## Obiettivo del compito
Secondo il testo da leggere, da chi prende il nome Sucre, la capitale amministrativa della Bolivia?

____ Testo da leggere

«Kamala ha già vinto? Kalma, film già visto»

Enciclopedico. Anarchico. Infallibile. Mauro della Porta Raffo, soprannominato Gran pignolo per la tendenza a correggere in punta di conoscenza gli errori della pubblicistica, è autore, appunto, di una Nuova enciclopedia americana (su Thescienceofwheremagazine.it), sorta di diario in preparazione alla rubrica sulle Elezioni Usa che tiene quotidianamente nel sito della Fondazione Italia-Usa di cui è presidente onorario.
In cosa consiste questa enciclopedia?
«Mandavo due o tre post al giorno, oltre 1500 in totale, sulla storia americana, i presidenti, i leader politici, gli uomini di spettacolo, i grandi attori, gli scacchisti… Lei sa che io so tutto, vero?».
Cosa vuol dire?
«Che posso spiegare, per esempio, perché la capitale amministrativa della Bolivia si chiama Sucre. Non perché significa zucchero, ma perché il condottiero degli indipendentisti che sconfisse gli spagnoli in territorio americano nella battaglia di Ayacucho del 9 dicembre 1824 si chiamava Antonio José de Sucre».
Da dove viene questa conoscenza?
«Dei miei 80 anni ne ho impiegati 78 a studiare perché ho imparato presto a leggere. E, siccome ricordo tutto quello che leggo, vedo e scrivo…».
Parliamo delle elezioni americane: Kamala Harris ha già vinto?
«Questo è ciò che dicono i sondaggi che non prevedono ciò che succederà il giorno delle elezioni, ma ciò che farebbero gli elettori nel giorno in cui vengono interrogati».
Danno vincente Kamala Harris anche Cnn, New York Times e Washington Post.

________
____ Materiale fornito

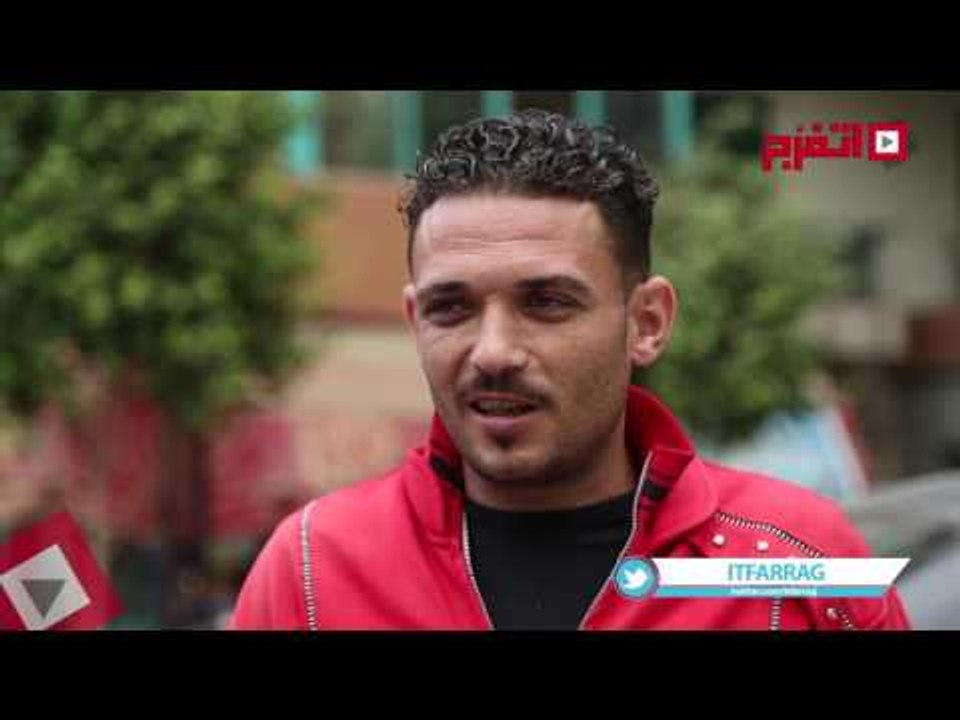 اتفرج | لو عندك سؤال لحد هو مين؟ وهتقوله إيه؟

________

## La risposta
Prende il nome da Antonio José de Sucre, il condottiero degli indipendentisti che sconfisse gli spagnoli nella battaglia di Ayacucho del 9 dicembre 1824.